All of lore.kernel.org
 help / color / mirror / Atom feed
* [PATCH] block/ps3: Fix slow VRAM IO
@ 2009-10-19 19:58 Geoff Levand
  2009-10-19 20:03 ` Jim Paris
  2009-11-03  8:23 ` Andrew Morton
  0 siblings, 2 replies; 7+ messages in thread
From: Geoff Levand @ 2009-10-19 19:58 UTC (permalink / raw)
  To: Jens Axboe
  Cc: Jim Paris, Cell Broadband Engine OSS Development,
	Geert Uytterhoeven, linux-kernel


From: Hideyuki Sasaki <Hideyuki_Sasaki@hq.scei.sony.co.jp>

The current PS3 VRAM driver uses msleep() to wait for completion
of RSX DMA transfers between system memory and VRAM.  Depending
on the system timing, the processing delay and overhead of this
msleep() call can significantly impact VRAM driver IO.

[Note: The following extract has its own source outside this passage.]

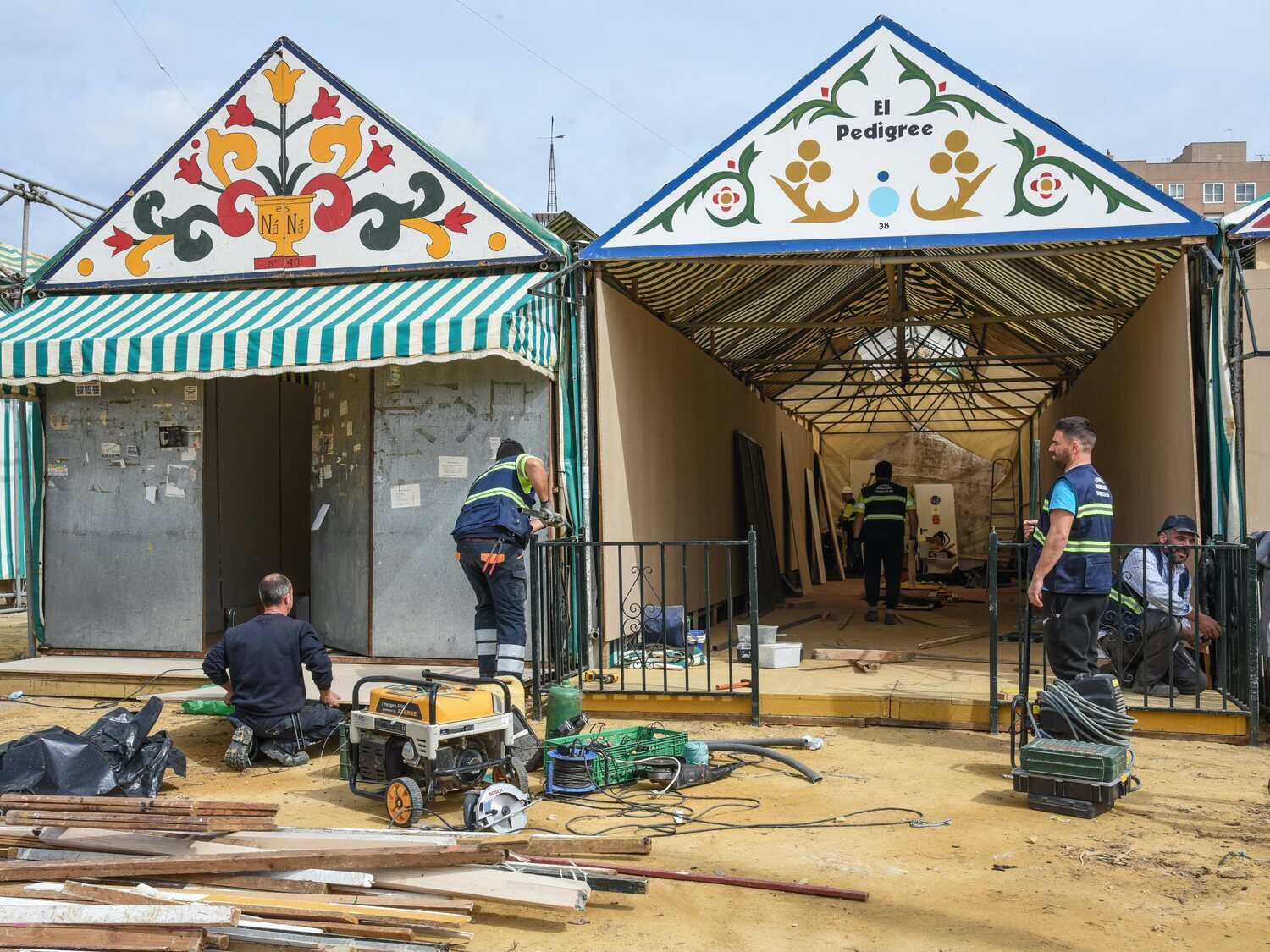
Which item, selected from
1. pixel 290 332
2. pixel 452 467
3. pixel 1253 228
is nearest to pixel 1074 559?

To avoid the condition, add a short duration (200 usec max)
udelay() polling loop before entering the msleep() polling
loop.

Signed-off-by: Hideyuki Sasaki <xhide@rd.scei.sony.co.jp>
Signed-off-by: Geoff Levand <geoffrey.levand@am.sony.com>
---

 drivers/block/ps3vram.c |   10 +++++++++-
 1 file changed, 9 insertions(+), 1 deletion(-)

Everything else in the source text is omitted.